╔══

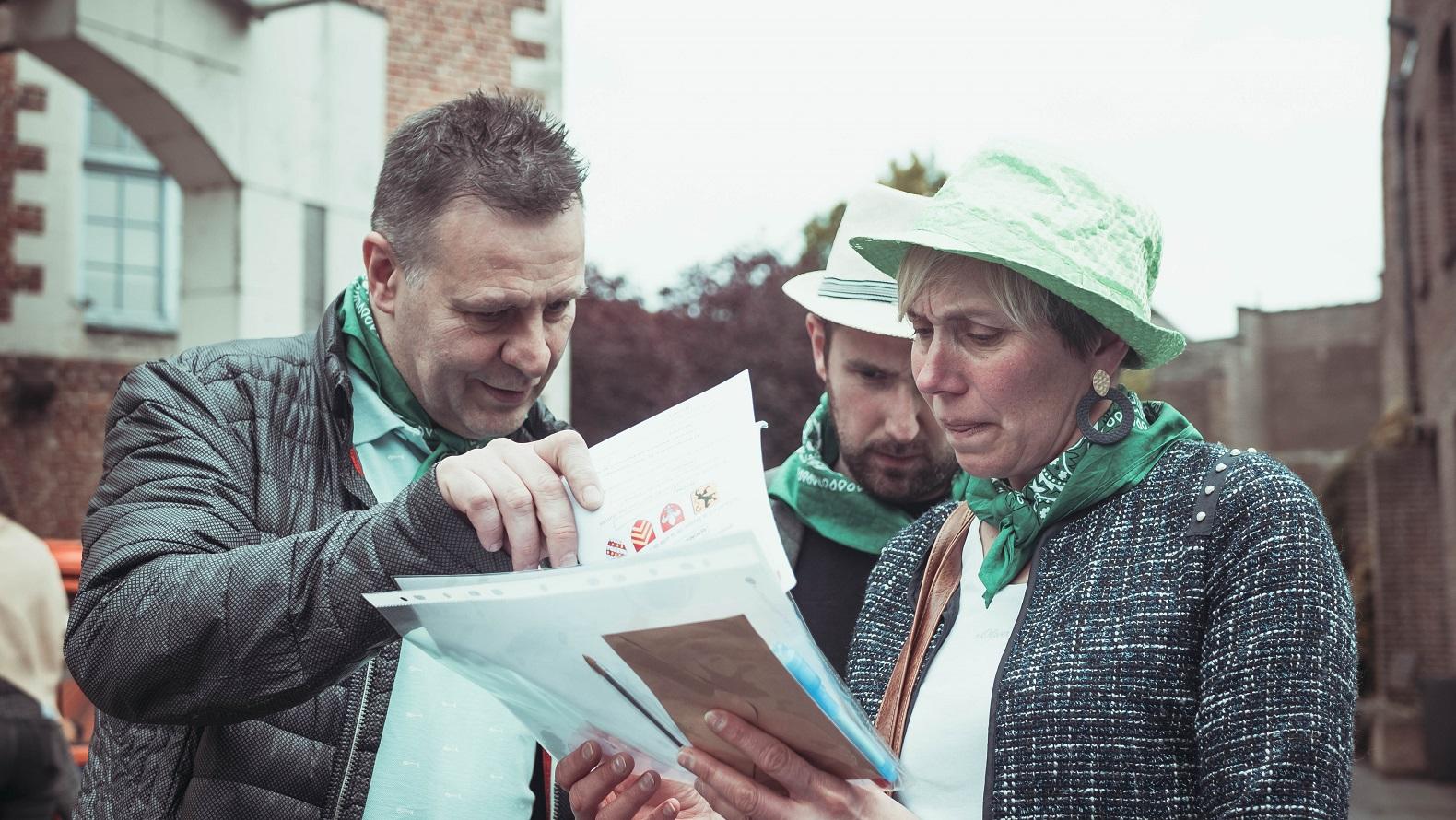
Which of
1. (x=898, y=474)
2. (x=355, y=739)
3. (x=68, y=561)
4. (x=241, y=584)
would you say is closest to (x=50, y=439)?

╚══

▶ What this task involves: Reproduce the text of the records above word for word, leaving out the pictures.

▶ Written solution:
Which of
1. (x=898, y=474)
2. (x=355, y=739)
3. (x=68, y=561)
4. (x=241, y=584)
would you say is closest to (x=50, y=439)?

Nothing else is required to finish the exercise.